I happen to also agree with the original issue here. I agree that the manifest specification is not the place to define language negotiation. If you had a specification that detailed how language negotiation *must* be done, then you could address 208 fully.

However, I would tend to agree with commenters on 208 that providing non-authoritative metadata about application localization is useful.

> 
> > What do authors of localized web applications do?
> 
> Our proposals is that authors localize content on the server instead. So:
> 
> <link rel="manifest" href="manifest?lang=jp">

:-P

How do I know to do that? How do I know what languages are available? (Note: the language tag for Japanese is 'ja')

> 
> In case of another language swap, the author simply updates the href
> attribute of the link element to point to the correct localized manifest (by
> either refreshing the page or using JS).

What if you have multiple languages for the same Web application? Would you do:

<link lang="en" rel="manifest" href="manifest_en">
<link lang="ja" rel="manifest" hfref="manifest_ja">
<link lang="zh-Hans" rel="manifest" hfref="manifest_zh_Hans">
... etc...

I think you're making the incorrect assumption that 1 page == 1 language == 1 manifest

> 
> > 2. There is no provision for language or bidirectional control for
> > natural language text inside a manifest. For example, you can't tag
> > the name of an app as being in Japanese (necessary for correct font
> > selection by the host environment, for example) or to set the base
> > direction of the name (so that mixed right-to-left and left-to-right text is
> drawn correctly).
> 
> As JSON is Unicode, the expectation is that developers would use
> appropriate unicode markers to set direction for mixed-direction content.
> Would that be sufficient?
>

Let's take this in two parts:

Bidi/Direction: I suppose it would be sufficient from the point of view that a sufficiently motivated speaker of a bidirectional language could make it work. But it is hugely inconvenient. In markup languages we generally discourage the Unicode bidi controls. While the manifest isn't a "markup language" per-se, its contents are generally intended to be used in this kind of context. Bidi isolation alone is insufficient. 

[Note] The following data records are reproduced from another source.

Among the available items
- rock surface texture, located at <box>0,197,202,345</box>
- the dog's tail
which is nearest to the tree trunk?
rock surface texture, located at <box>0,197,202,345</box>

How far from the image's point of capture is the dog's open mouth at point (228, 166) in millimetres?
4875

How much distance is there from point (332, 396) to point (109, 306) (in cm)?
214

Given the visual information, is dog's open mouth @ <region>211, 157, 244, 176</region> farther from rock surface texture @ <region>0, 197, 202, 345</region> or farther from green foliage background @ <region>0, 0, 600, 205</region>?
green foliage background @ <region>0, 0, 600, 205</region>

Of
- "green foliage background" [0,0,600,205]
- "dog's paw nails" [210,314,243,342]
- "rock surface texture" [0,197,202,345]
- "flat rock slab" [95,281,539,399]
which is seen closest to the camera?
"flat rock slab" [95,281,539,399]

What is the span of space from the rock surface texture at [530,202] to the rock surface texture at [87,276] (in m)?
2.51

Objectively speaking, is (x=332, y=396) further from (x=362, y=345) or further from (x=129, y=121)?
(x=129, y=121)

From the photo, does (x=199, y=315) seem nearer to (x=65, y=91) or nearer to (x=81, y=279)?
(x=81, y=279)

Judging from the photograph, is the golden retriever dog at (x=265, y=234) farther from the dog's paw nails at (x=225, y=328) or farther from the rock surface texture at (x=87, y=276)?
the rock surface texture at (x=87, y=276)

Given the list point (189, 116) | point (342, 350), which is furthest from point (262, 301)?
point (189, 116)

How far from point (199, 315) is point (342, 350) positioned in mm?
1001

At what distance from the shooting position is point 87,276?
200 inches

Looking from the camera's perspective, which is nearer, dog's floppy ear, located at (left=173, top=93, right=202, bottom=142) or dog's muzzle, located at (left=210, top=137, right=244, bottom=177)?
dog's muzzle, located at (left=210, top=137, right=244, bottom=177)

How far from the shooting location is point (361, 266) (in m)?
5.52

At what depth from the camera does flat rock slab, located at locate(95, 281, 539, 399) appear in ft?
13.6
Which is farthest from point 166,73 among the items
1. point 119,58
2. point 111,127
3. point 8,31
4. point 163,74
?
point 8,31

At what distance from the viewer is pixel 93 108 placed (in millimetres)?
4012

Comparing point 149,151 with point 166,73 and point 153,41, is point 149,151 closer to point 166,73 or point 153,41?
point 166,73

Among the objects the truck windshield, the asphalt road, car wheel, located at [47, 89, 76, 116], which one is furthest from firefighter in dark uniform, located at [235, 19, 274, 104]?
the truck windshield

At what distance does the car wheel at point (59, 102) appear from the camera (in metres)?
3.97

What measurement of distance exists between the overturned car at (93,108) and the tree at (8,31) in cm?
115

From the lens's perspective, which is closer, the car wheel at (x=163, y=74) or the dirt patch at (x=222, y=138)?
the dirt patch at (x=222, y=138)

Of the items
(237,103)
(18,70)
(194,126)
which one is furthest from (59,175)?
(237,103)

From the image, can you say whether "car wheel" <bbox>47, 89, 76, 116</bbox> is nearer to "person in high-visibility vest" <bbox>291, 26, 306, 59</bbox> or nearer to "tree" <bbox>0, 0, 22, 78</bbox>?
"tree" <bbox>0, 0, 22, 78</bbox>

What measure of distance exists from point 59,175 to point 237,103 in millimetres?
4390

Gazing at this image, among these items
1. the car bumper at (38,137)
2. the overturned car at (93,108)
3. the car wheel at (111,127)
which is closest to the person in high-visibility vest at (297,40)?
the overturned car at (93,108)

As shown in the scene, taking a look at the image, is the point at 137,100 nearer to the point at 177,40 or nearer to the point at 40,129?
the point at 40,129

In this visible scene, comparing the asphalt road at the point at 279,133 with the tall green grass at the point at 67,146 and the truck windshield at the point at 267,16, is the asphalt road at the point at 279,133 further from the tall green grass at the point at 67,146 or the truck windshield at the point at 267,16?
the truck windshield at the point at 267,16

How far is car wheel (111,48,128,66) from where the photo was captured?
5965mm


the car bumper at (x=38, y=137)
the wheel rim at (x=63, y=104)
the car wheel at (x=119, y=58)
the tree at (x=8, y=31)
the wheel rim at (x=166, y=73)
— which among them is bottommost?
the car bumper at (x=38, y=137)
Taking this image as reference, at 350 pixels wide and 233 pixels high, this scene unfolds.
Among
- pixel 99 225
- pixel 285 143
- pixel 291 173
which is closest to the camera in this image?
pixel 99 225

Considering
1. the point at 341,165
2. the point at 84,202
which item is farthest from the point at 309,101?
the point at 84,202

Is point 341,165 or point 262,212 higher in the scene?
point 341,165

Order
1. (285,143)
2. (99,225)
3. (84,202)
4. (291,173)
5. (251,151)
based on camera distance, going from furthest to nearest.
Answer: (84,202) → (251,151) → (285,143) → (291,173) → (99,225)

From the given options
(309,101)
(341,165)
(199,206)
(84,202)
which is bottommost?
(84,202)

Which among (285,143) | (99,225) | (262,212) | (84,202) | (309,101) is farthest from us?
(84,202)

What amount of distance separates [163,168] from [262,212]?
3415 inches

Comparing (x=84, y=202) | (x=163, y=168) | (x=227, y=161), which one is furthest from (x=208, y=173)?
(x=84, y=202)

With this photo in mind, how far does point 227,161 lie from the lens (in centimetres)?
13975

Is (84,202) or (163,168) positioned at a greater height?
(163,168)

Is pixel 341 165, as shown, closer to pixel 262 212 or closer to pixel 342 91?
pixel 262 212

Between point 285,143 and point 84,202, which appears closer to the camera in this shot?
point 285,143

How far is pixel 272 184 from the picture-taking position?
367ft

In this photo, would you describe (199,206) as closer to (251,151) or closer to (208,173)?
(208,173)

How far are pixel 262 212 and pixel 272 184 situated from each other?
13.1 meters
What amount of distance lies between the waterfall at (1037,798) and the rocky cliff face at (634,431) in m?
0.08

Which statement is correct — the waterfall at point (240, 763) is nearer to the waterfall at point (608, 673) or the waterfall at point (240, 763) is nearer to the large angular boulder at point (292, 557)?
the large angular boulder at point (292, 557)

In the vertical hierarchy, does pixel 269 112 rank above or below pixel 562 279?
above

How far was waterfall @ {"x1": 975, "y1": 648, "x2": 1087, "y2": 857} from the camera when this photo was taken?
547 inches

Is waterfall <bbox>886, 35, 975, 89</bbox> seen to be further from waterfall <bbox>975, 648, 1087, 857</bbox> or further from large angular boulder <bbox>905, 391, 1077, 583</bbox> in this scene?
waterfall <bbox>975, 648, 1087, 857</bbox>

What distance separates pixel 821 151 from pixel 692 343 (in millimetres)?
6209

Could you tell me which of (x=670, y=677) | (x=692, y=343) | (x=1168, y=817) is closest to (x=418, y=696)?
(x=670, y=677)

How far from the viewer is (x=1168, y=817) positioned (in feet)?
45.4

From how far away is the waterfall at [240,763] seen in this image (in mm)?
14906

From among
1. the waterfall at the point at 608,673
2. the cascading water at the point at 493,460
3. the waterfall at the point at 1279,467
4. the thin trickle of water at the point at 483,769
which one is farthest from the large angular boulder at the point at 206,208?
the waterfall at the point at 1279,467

Manifests are likely to be generated automatically, which would thus require having the bidi controls in a context removed from the manifest itself. This creates additional problems for bidirectional language users: they have to know to insert the controls in situations where they would normally use markup.

Put another way, the availability of the Unicode bidi controls does not mean that we don't need to provide an appropriate markup mechanism. Especially since we still need to provide for some other data...

Language: you still need to provide language information about the manifest's natural language content items. Among other things, correct font selection rides on providing language metadata to the text drawing layer. Inferring the language of the text by sniffing the bits is inaccurate or impractical. The best practice is to provide this as additional data.

Note that this is about information *inside* the manifest. I often have the case where I need separate display strings that are localized for the *same* Web application--whether the Web application is localized or not. Lacking a localization model within the manifest means that there has to be a means of generating many manifests and then retrieving the "correct" one for my needs. Further, the manifest itself won't contain what language the strings inside it are in.